Quando crollano i campanili …

Chi segue la politica in queste settimane – e chi non la segue?- sente spesso stringersi il cuore. Mancano tre mesi, e poi sapremo se si salverà l’euro. E se non si dovesse salvare, che succederà? Chi lo sa? I pochi risparmi della famiglie normali, che fine faranno? Quante imprese chiuderanno e di quanto aumenterà la disoccupazione? Ci si dovrà guardare dai faciloni e i demagoghi che hanno sempre la ricetta in tasca per ogni problema, riconsiderando la complessità delle cose in un orizzonte più vasto e le conseguenze delle scelte che si compiono.

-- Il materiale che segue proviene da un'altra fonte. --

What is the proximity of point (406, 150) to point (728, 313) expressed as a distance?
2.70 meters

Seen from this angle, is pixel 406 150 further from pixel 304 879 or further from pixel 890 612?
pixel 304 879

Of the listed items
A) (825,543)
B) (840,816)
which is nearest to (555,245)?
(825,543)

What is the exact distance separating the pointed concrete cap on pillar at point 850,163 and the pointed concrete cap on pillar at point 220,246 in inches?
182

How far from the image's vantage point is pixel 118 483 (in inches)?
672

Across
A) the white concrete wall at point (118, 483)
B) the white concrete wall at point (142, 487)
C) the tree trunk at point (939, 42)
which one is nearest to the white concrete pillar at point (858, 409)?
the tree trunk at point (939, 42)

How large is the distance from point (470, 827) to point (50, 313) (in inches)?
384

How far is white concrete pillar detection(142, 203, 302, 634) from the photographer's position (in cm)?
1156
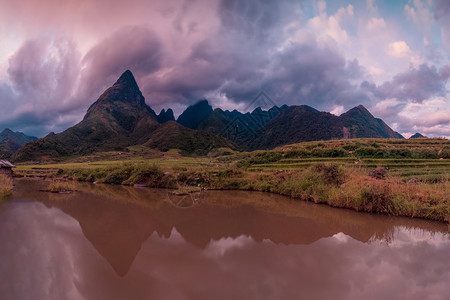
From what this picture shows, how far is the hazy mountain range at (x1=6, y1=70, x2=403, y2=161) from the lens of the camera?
70062mm

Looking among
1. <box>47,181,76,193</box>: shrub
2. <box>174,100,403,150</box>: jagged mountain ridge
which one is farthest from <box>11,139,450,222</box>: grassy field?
<box>174,100,403,150</box>: jagged mountain ridge

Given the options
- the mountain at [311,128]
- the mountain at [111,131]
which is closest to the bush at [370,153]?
the mountain at [311,128]

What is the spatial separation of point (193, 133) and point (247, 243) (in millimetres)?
75651

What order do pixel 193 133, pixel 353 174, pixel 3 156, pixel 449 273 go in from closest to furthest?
pixel 449 273 → pixel 353 174 → pixel 3 156 → pixel 193 133

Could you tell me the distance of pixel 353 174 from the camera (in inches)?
484

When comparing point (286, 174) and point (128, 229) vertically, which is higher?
point (286, 174)

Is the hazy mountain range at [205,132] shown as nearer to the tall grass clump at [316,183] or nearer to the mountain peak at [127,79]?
the mountain peak at [127,79]

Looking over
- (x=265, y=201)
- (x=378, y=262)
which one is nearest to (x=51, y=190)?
(x=265, y=201)

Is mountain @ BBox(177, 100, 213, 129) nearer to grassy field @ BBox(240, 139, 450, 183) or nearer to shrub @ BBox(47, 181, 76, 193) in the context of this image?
grassy field @ BBox(240, 139, 450, 183)

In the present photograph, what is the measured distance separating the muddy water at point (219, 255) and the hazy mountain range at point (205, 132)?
5718 cm

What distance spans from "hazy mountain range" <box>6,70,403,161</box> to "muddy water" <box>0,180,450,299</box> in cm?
5718

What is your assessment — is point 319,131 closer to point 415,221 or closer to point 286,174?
point 286,174

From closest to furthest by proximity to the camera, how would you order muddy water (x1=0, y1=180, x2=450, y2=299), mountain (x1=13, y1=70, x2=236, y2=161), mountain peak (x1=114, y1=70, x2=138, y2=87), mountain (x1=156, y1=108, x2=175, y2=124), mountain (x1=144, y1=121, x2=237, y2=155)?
muddy water (x1=0, y1=180, x2=450, y2=299) → mountain (x1=13, y1=70, x2=236, y2=161) → mountain (x1=144, y1=121, x2=237, y2=155) → mountain peak (x1=114, y1=70, x2=138, y2=87) → mountain (x1=156, y1=108, x2=175, y2=124)

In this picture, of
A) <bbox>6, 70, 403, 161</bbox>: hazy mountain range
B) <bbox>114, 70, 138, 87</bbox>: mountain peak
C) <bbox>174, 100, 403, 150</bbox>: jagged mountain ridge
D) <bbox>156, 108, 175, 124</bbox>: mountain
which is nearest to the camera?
<bbox>6, 70, 403, 161</bbox>: hazy mountain range
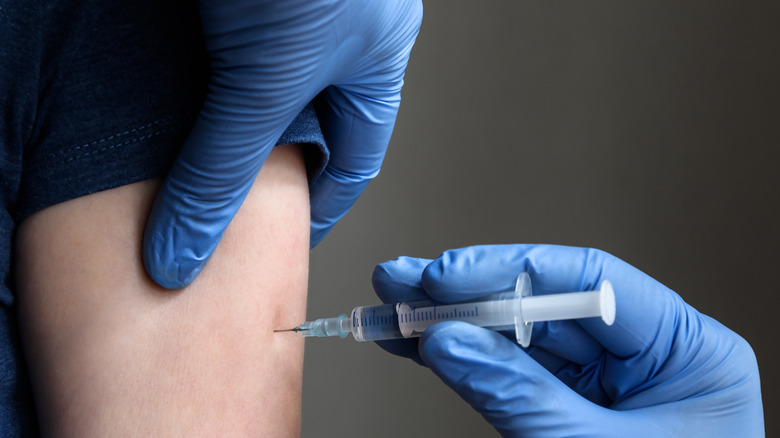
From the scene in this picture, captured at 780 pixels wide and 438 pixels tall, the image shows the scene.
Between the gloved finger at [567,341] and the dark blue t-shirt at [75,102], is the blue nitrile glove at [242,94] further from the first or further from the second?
→ the gloved finger at [567,341]

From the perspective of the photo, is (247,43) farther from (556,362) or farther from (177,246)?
(556,362)

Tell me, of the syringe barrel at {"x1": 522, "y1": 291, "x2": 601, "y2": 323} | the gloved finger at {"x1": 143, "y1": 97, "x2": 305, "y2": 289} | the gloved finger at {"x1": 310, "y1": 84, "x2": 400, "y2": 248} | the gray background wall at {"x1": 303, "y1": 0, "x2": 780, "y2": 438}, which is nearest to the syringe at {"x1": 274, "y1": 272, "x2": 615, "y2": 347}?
the syringe barrel at {"x1": 522, "y1": 291, "x2": 601, "y2": 323}

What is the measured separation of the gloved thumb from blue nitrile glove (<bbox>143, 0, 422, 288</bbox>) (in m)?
0.32

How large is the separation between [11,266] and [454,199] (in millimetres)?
1528

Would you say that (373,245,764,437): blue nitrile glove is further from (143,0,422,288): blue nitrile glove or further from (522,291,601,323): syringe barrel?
(143,0,422,288): blue nitrile glove

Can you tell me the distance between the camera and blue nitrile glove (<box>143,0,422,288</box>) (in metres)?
0.74

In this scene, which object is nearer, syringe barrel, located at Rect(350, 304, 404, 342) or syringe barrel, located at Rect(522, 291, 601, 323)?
syringe barrel, located at Rect(522, 291, 601, 323)

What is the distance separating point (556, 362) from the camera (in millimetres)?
1018

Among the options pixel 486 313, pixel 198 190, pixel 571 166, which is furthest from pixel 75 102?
pixel 571 166

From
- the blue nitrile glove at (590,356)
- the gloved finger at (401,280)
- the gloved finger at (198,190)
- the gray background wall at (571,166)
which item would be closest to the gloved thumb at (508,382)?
the blue nitrile glove at (590,356)

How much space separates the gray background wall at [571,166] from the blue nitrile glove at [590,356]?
906mm

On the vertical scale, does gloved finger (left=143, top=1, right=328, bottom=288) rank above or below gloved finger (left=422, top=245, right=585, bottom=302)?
above

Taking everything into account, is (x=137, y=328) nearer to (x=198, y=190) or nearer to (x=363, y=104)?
(x=198, y=190)

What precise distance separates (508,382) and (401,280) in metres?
0.23
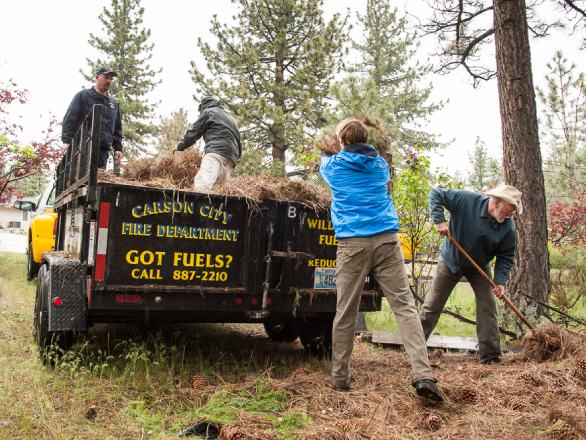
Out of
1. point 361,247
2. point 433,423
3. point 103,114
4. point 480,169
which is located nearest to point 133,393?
point 361,247

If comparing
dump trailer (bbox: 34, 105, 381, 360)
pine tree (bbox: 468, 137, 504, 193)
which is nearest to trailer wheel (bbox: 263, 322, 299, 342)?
dump trailer (bbox: 34, 105, 381, 360)

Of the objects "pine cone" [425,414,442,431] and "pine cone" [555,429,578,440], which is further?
"pine cone" [425,414,442,431]

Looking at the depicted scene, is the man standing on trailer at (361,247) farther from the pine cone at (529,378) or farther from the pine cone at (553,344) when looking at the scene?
the pine cone at (553,344)

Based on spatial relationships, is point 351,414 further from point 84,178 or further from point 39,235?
point 39,235

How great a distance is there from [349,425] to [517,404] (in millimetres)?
1327

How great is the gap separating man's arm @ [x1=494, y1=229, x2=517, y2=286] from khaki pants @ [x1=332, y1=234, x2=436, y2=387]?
4.36ft

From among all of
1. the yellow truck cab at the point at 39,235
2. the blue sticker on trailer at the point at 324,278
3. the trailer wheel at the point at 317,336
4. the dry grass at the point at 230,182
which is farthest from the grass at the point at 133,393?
the yellow truck cab at the point at 39,235

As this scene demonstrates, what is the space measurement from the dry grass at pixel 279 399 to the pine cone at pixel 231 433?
0.21 feet

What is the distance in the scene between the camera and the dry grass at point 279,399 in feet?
8.81

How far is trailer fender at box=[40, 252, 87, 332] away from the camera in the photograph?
11.3 ft

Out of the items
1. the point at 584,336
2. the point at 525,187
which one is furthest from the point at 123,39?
the point at 584,336

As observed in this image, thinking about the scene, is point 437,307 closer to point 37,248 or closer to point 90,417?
point 90,417

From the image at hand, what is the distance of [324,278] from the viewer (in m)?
4.13

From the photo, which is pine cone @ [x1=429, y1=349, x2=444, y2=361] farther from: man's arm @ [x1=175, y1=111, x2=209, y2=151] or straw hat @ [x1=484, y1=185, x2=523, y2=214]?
man's arm @ [x1=175, y1=111, x2=209, y2=151]
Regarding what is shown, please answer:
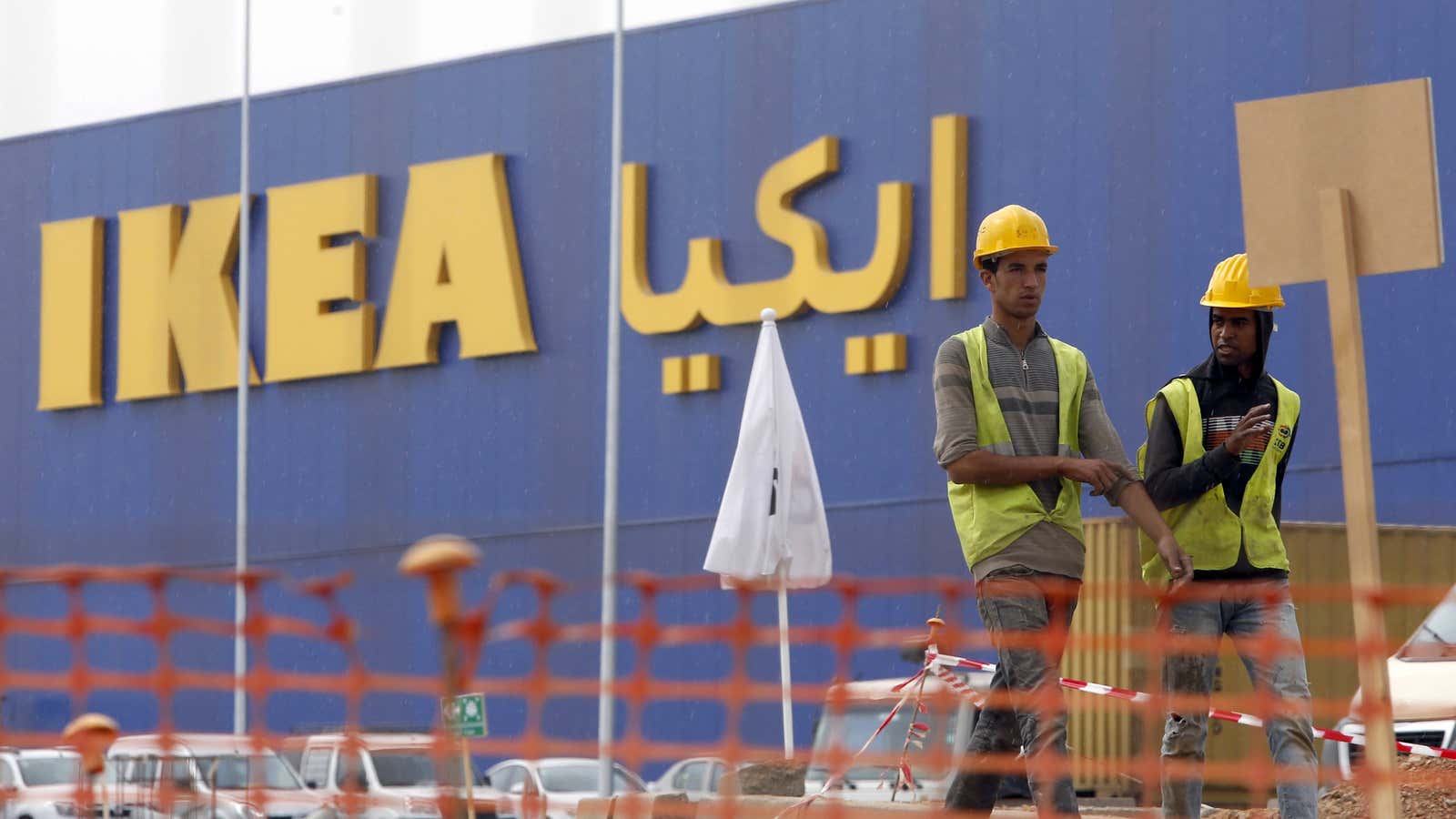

La caduta dell’euro, oltre tutto, rischierebbe di mettere in crisi il lungo, faticoso e suggestivo processo che ha portato all’Unione europea, pur ancora incompiuto, riportando in vita residuali egoismi localistici e rigurgiti di nazionalismo, veicolo di conflittualità permanente e di guerre – non più solo di mercati, ma di eserciti. L’unità europea, ripercorsa nelle sue fasi e ricompresa nello spirito che ha animato i suoi ideatori, l’italiano De Gasperi, il tedesco Adenauer e il belga Schuman, tutti e tre grandi statisti cattolici, deve essere considerato il più importante progetto politico della storia delle nazioni che compongono il Vecchio Continente.

Con questo progetto, l’Europa ha aperto – nella seconda metà del secolo scorso – una via di soluzione di secolari conflitti che hanno prodotto milioni di morti. Essa offre un esempio a zone del mondo che soffrono ancora di guerre nazionali, religiose e persino tribali, indicando la possibilità di costituire una fraternità di popoli disposti a collaborare e costruire insieme una civiltà su valori condivisi. Un pensiero va, ad esempio, al Continente africano, per il quale un commentatore politico come Isidore Rukira Jean Baptiste, ben conosciuto in Umbria, propone, da anni, con insistenza, la formazione di un organismo unitario, efficiente e credibile degli Stati africani.

Tutto ciò suppone che anche le regole siano condivise e rispettate, e a questo punto ognuno, nei vari Paesi europei, si deve domandare non solo che cosa possa accadere a lui se le cose vanno male e lamentarsi per quello che molti stanno soffrendo, ma anche che cosa lui singolarmente e noi tutti insieme, ognuno nella situazione in cui concretamente si trova possa fare perché il peggio non accada. Superare il senso di impotenza non è facile se non attraverso lo sforzo di cogliere con sguardo attento i segni di speranza, non lasciandosi sedurre dai divulgatori di disprezzo, sospetti e pessimismo ideologico, facendo spazio alle riflessioni critiche e costruttive. Ma si deve soprattutto fare e dare alla costruzione del bene comune quello che si è in grado di fare e di dare. Sant’Antonio da Padova (13 giugno) ricorda, in un bellissimo sermone, che “Vivo ed efficace è il discorso in cui parlano le opere”.

In un tempo in cui crollano campanili e capannoni, case e chiese, per non rimanere sotto le macerie e risorgere bisogna ascoltare il suono delle campane che continuano ad annunciare la festa, e il passo dei giovani (centomila) in una notte di cammino verso Loreto. Anche il campanile di San Marco nel 1511 crollò per un terremoto, e molti altri ancora cadranno, ma i veneziani non sono rimasti inerti. Come gli emiliani che stanno già dimostrando una decisa voglia di ripresa.